Given task:
Starting at the line containing "How far from where the picture" and running through the last line, give those lines as a two-column CSV with the headers text and answer. Put one row for each entry and each value in a single quoted field, with line breaks replaced by spaces.

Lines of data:
<<<<

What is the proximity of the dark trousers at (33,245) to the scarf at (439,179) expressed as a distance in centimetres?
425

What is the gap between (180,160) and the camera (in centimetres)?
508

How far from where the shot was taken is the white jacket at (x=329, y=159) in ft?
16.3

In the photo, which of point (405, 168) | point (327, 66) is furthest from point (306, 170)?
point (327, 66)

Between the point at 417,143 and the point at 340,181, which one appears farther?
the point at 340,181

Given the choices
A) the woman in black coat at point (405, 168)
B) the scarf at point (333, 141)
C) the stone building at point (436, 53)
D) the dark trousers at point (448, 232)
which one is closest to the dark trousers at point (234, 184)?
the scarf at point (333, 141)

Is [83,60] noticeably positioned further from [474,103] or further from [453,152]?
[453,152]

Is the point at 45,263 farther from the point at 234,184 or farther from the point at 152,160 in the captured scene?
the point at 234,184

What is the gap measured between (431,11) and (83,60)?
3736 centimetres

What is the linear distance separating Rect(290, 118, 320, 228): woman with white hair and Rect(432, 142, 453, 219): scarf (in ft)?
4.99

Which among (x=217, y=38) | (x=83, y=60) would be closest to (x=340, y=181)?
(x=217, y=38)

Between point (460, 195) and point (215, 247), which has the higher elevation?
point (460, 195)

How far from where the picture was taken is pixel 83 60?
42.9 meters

>>>>

Result for this exercise:
text,answer
"How far from where the picture was taken is pixel 83 60?","42.9 meters"